* [What to produce] According to the review of the Carole King show, which London theater does the writer expect the show to light up?

* [Page text]
•••

Even if you are unaware of the name “Carole King” (she did do a good job of hiding behind her musical writing in her early years) you will undoubtedly know her music. Tunes such as “Take Good Care of My Baby,” “Will You Love Me Tomorrow,” “The Locomotion,” and “You Make Me Feel Like a Natural Woman” are all round crowd pleasers. Whilst the audience did seem to be made up of 50 something year olds who owned the Tapestry album, all generations alike gave rapturous applauses to the music.
Okay so I am not sure that the show will have exactly the same effect as it does in Manhattan; the show is largely set in the city and focuses on Brooklyn born Carole King who spent her married life with Gerry living and working in the city. There is a certain vibe one gets from actually being THERE – where it all began on this journey to stardom for Carole, but it is of course still a relevant tale in any city and I think it will light up London’s Aldwych Theatre just as bright as Broadway’s Stephen Sondheim.

•••

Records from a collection
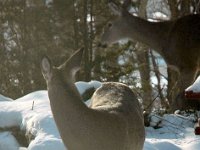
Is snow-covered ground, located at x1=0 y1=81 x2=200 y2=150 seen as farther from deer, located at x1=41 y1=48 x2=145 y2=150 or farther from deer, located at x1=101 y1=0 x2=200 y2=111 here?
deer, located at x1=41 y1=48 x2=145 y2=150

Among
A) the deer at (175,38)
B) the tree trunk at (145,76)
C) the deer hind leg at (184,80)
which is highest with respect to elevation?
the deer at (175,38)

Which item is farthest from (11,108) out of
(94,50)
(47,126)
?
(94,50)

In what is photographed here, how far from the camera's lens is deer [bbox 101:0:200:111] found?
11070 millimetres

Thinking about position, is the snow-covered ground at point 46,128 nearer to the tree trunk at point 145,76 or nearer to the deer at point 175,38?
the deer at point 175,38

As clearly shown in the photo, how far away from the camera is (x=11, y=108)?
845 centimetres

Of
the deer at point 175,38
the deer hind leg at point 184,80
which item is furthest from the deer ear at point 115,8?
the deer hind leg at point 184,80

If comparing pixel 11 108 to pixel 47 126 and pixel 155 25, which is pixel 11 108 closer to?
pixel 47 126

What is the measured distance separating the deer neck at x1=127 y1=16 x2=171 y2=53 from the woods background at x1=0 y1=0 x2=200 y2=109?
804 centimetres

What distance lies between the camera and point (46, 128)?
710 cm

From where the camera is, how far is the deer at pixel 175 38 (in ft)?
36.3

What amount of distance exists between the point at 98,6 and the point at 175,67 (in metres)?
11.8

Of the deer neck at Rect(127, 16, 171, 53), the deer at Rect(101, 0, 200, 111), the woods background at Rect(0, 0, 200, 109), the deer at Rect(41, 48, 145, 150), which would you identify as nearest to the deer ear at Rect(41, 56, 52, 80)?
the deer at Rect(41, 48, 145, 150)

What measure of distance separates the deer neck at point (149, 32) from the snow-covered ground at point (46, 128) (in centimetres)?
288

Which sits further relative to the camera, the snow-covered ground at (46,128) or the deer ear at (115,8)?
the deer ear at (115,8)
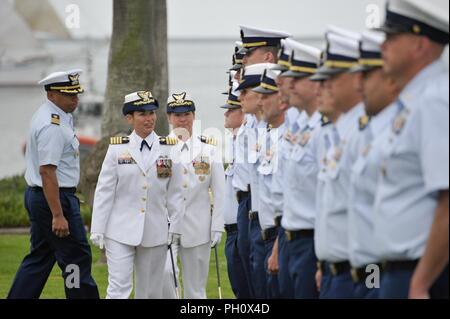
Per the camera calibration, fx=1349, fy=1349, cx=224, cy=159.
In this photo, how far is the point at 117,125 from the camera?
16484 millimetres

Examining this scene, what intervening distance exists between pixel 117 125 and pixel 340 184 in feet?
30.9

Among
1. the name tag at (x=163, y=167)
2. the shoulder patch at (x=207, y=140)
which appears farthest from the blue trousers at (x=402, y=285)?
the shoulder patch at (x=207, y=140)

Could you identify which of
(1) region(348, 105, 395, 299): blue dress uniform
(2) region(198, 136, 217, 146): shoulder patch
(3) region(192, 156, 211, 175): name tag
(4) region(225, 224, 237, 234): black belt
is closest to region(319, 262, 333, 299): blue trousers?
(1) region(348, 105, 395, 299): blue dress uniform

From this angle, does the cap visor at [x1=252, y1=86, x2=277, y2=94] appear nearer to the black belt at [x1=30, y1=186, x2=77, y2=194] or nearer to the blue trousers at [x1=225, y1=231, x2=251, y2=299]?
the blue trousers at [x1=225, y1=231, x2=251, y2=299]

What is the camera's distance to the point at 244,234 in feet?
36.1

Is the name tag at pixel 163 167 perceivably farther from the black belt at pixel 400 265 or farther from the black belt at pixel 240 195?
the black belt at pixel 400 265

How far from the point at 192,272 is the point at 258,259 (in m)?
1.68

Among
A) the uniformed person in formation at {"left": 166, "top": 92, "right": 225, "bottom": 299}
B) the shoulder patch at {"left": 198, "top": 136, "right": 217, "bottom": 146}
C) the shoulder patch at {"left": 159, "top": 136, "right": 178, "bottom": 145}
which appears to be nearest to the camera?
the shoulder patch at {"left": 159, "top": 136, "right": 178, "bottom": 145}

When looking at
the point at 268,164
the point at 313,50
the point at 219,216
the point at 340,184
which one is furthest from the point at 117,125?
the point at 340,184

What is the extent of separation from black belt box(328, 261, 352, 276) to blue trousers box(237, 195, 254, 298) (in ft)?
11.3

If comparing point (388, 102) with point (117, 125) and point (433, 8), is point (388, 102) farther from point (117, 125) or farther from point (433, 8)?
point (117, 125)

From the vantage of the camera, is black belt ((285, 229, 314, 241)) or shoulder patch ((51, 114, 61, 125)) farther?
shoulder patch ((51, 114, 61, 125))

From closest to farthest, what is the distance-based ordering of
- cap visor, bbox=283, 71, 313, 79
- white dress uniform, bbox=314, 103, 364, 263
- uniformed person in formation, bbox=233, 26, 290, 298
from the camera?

•••

* [Solution for this task] The Aldwych Theatre.